Case studies / 03
Port Control System for One of the World’s Largest Companies

- 100M+
- SAR Reduction in Port Operational Costs
Mandate
For high-throughput ports coordinating vessels, terminal operators, tug services, pilots, berth allocation, cargo handlers, and regulatory authorities, build a dynamic scheduling backbone capable of optimizing vessel sequencing, dock allocation, and turnaround management under real-world constraints.
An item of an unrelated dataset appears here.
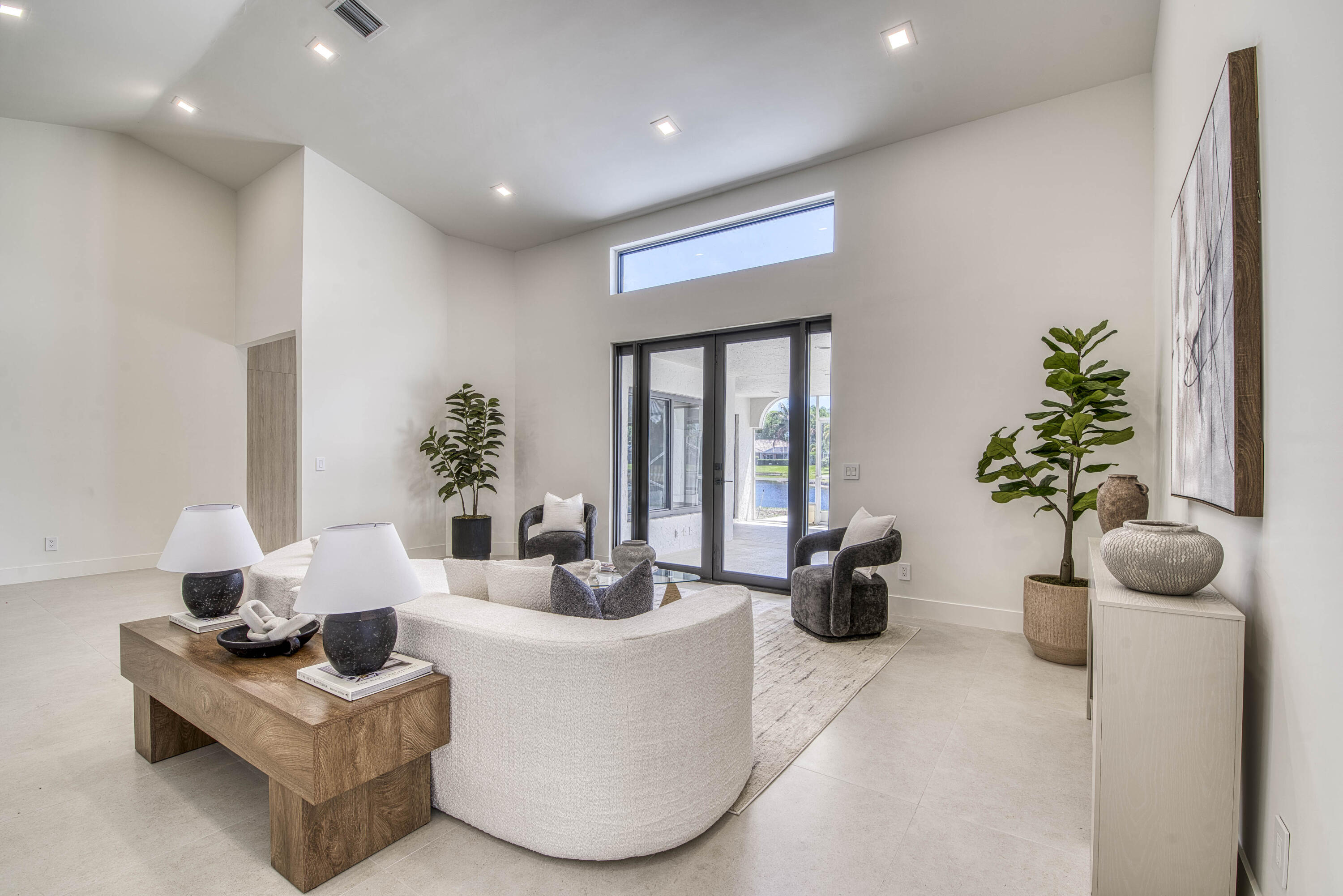 The Shores - Residential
The objective was to reduce idle time, improve berth utilization, and increase port throughput without compromising safety, compliance, or operational continuity.
What Was Built & AI Role
Engineered a constraint-aware vessel orchestration engine combining probabilistic arrival forecasting, berth optimization logic, queue sequencing, and forward-looking simulation of port capacity.
The system operated at directive and supervisory levels, recommending optimal docking windows while encoding operational constraints such as vessel size, cargo type, tidal windows, safety separations, and terminal readiness.
Reliability Design & Risk Exposure
Reliability was engineered explicitly. Constraint validation rules were formalized. Dock eligibility logic was encoded. Conflict detection flagged overlaps before schedule release. Every allocation decision was traceable to operational data, forecast inputs, and encoded rules. Stress simulations tested schedule stability under delay scenarios. Authority boundaries between AI schedules and harbor master override were clearly defined. Any scheduling failure could cascade across cargo flows, demurrage costs, and national supply chains.
Integration Model
For Process: The system embedded directly into port operations, berth planning workflows, and daily coordination routines. For People: Harbor masters and planners retained supervisory authority, with escalation logic defining when human intervention was required. For Data: Live AIS tracking, berth status, vessel metadata, weather signals, and cargo schedules were unified into a continuously validated operational action-grade data layer.